Segurei seu rosto longe do meu olhando em seus olhos verde-oliva, pareciam mais claros do que eu me lembrava.

— Então pensa que só porquê me deitei com você um dia será uma coisa recorrente? Ou que qualquer ação vai me fazer abrir as pernas? Já estive com muitos como você, que pensa que um estralar de dedos garantirá uma noite fantástica de sexo. — aproximei a minha boca da dele quase sussurrando contra seus lábios — Vou te contar um segredo, do último que quis me tratar como uma cadela obediente não sobrou nem a mão.

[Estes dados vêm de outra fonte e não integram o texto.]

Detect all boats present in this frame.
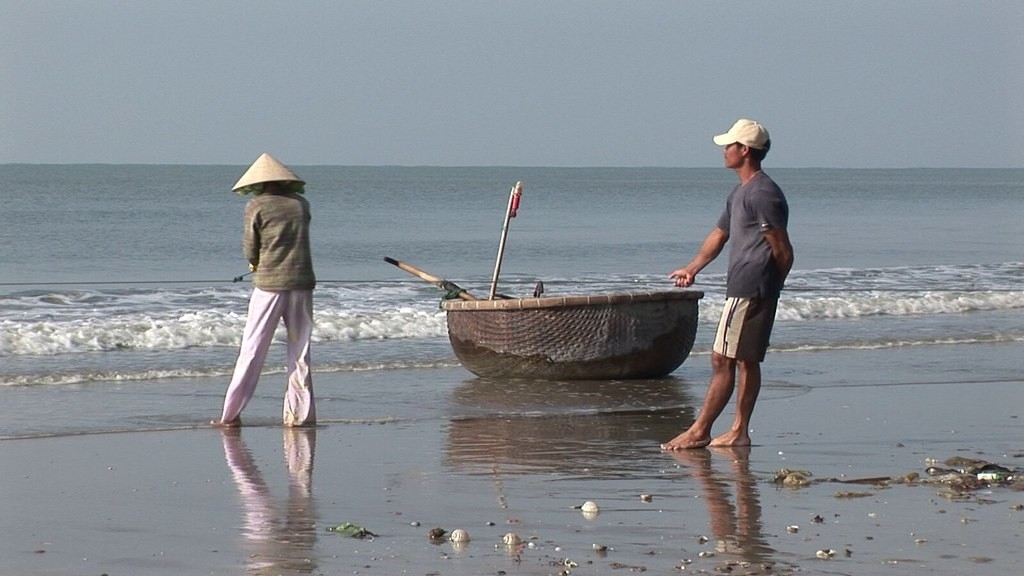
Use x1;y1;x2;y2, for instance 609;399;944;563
438;179;704;382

Tinham lobos atrás de seus olhos enjaulados até eu dizer que não. Normalmente os caras recuariam, mas aquele canalha parecia mais do que satisfeito, empurrei seu rosto para longe.

— Você não presta Zenin. — me livrei de seus braços me levantando em seguida — Fique longe de mim.

— Posso até ficar, a questão é por quanto tempo você conseguirá manter suas mãos longe de mim [Nome].

Abaixei para pegar a alça da bolsa, dei um beijo estalado em sua bochecha antes de entrar de vez na casa — Não seja tão confiante, já tive melhores.









N/A: Obrigada por ler até aqui.

Até mais, Xx!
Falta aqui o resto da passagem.